Records from a data source

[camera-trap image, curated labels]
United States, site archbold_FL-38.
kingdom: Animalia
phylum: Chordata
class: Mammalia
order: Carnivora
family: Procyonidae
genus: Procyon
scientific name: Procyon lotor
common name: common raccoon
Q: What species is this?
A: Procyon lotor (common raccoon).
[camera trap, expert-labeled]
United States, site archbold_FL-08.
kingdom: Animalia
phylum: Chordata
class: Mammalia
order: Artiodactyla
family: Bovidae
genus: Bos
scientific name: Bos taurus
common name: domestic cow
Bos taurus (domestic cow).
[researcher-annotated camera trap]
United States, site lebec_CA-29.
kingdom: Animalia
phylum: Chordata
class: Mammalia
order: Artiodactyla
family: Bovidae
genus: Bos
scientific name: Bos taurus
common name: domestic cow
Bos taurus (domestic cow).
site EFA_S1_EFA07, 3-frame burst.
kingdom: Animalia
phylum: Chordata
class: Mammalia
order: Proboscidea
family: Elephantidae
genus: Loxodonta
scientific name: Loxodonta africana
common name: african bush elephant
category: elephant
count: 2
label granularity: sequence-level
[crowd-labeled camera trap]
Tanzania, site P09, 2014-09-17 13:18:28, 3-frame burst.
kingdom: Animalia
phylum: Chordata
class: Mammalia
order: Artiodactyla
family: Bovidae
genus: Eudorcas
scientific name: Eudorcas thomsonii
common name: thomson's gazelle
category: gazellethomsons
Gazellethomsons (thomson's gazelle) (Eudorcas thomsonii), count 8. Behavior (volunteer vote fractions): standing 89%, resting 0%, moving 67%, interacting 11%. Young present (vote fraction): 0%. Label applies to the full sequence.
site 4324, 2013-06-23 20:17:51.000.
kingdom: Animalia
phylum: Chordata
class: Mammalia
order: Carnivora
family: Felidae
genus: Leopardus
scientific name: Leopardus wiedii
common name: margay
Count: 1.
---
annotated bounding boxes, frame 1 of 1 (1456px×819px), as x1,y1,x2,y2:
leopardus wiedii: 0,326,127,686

(REQUIRED ACTION): An acceptable answer repeats every entry exactly, with nothing omitted.

(RESPONSE TO THE TASK):
[camera-trap image, curated labels]
United States, site archbold_FL-38.
kingdom: Animalia
phylum: Chordata
class: Mammalia
order: Carnivora
family: Procyonidae
genus: Procyon
scientific name: Procyon lotor
common name: common raccoon
Q: What species is this?
A: Procyon lotor (common raccoon).
[camera trap, expert-labeled]
United States, site archbold_FL-08.
kingdom: Animalia
phylum: Chordata
class: Mammalia
order: Artiodactyla
family: Bovidae
genus: Bos
scientific name: Bos taurus
common name: domestic cow
Bos taurus (domestic cow).
[researcher-annotated camera trap]
United States, site lebec_CA-29.
kingdom: Animalia
phylum: Chordata
class: Mammalia
order: Artiodactyla
family: Bovidae
genus: Bos
scientific name: Bos taurus
common name: domestic cow
Bos taurus (domestic cow).
site EFA_S1_EFA07, 3-frame burst.
kingdom: Animalia
phylum: Chordata
class: Mammalia
order: Proboscidea
family: Elephantidae
genus: Loxodonta
scientific name: Loxodonta africana
common name: african bush elephant
category: elephant
count: 2
label granularity: sequence-level
[crowd-labeled camera trap]
Tanzania, site P09, 2014-09-17 13:18:28, 3-frame burst.
kingdom: Animalia
phylum: Chordata
class: Mammalia
order: Artiodactyla
family: Bovidae
genus: Eudorcas
scientific name: Eudorcas thomsonii
common name: thomson's gazelle
category: gazellethomsons
Gazellethomsons (thomson's gazelle) (Eudorcas thomsonii), count 8. Behavior (volunteer vote fractions): standing 89%, resting 0%, moving 67%, interacting 11%. Young present (vote fraction): 0%. Label applies to the full sequence.
site 4324, 2013-06-23 20:17:51.000.
kingdom: Animalia
phylum: Chordata
class: Mammalia
order: Carnivora
family: Felidae
genus: Leopardus
scientific name: Leopardus wiedii
common name: margay
Count: 1.
---
annotated bounding boxes, frame 1 of 1 (1456px×819px), as x1,y1,x2,y2:
leopardus wiedii: 0,326,127,686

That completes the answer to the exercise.